Die Grazer ÖVP sei für Kahr trotz der Turbulenzen in Wien noch eine vertrauenswürdige Partei: „Die Stadtpolitik hat die Arbeit in ihren Bereichen gut gemacht“, so die Kommunistin, darum will man auch keine Partei im Stadtsenat beschneiden, das zähle auch zur angestrebten neuen Kultur, daher seien auch Bereichsübereinkünfte mit der ÖVP nicht ausgeschlossen. Kahr zufolge sollen auch alle Parteien im Senat Posten in den Aufsichtsgremien der stadteigenen Unternehmen erhalten.

Hohensinner „erstaunt“

ÖVP-Chef Kurt Hohensinner zeigte sich nach der Pressekonferenz überrascht: „Wir sind erstaunt, dass wir am Dienstag noch drei Stunden mit der KPÖ verhandelt und einen vertiefenden Folgetermin vereinbart haben, und nun die Ankündigung über konkrete Verhandlungen einer (dunkel-, Anm.)rot-rot-grünen Koalition aus den Medien erfahren müssen. Wir nehmen aber die Entscheidung zur Kenntnis, dass nun versucht wird, eine Koalition weit links der Mitte zu bilden.“

Eustacchio: „Inländerfeindlichkeit und Verbotspolitik“

Ebenso in der Oppositionsrolle findet sich künftig auch der bisherige Koalitionspartner der Volkspartei, die FPÖ, wieder, die bisher den Vizebürgermeister gestellt hatte. Eben jener, FPÖ-Obmann Mario Eustacchio, der seine Oppositionsarbeit noch am Wahlabend begonnen hatte, kommentierte die dunkelrot-grün-roten Pläne mit den Worten: „Erste inhaltliche Ankündigungen zeigen, wohin die Reise geht: Inländerfeindlichkeit und eine grüne Verbotspolitik werden unserer Heimatstadt schweren Schaden zufügen.“

„Freundlicher, sozialer, ökologischer“

Um bis zur konstituierenden Sitzung des Gemeinderats am 17. November eine stabile Koalition auszuverhandeln, müssen sich Kahr, Schwentner und Ehmann aber sputen. Der Tenor der drei Parteien lautet: Graz muss freundlicher, sozialer und ökologischer werden.

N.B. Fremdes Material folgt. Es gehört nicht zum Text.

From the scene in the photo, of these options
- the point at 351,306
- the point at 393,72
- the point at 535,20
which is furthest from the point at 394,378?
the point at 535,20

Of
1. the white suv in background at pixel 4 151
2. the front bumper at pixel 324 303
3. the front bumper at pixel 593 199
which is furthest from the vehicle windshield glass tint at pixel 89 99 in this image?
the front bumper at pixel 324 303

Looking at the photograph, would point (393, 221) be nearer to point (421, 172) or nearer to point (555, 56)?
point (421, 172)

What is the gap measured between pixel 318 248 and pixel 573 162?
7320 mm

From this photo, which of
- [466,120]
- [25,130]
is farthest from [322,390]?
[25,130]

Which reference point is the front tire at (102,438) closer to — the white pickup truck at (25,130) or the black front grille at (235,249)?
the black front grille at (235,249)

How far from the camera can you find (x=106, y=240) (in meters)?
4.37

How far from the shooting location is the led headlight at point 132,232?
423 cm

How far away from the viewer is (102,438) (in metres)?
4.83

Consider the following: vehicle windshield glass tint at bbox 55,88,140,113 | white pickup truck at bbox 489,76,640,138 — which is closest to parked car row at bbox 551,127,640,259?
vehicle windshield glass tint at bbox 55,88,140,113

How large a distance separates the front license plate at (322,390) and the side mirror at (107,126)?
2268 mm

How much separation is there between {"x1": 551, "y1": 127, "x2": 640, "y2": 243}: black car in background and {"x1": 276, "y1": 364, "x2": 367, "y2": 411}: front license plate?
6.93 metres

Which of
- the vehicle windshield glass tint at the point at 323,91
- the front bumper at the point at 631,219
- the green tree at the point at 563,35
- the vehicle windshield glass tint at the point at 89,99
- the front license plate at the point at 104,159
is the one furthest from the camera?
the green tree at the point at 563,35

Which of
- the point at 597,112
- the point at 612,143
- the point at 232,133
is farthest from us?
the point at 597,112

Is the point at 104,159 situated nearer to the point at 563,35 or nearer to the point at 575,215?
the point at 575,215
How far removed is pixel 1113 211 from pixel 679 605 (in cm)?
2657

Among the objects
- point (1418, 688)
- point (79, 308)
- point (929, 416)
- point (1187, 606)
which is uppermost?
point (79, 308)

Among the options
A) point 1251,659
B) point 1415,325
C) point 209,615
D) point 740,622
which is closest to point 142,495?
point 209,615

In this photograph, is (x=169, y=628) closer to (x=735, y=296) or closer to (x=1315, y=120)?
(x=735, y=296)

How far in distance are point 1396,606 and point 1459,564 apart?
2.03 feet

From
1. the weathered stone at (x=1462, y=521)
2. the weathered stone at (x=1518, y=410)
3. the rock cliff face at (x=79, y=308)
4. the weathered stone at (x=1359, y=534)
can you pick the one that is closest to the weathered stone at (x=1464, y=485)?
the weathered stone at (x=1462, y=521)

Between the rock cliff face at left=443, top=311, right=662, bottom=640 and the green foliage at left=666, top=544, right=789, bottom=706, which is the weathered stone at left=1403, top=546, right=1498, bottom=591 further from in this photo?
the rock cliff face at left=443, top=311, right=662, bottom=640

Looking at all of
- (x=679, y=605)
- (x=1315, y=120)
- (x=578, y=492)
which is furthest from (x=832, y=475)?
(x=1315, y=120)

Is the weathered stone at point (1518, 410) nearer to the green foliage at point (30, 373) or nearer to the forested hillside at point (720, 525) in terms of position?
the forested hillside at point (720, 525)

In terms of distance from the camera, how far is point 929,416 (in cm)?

Für ein reguläres Budget, das eigentlich im Dezember im Gemeinderat abgesegnet werden soll, wird die Zeit aber wohl nicht mehr reichen: „Das ist schwer vorstellbar“, so Kahr. Man müsse erst einmal einen Kassensturz machen, unterstrich Ehmann, außerdem würde ein enges Zeitkorsett auch die Finanzdirektion in Bedrängnis bringen. Vieles deutet daher auf ein Budget-Provisorium hin.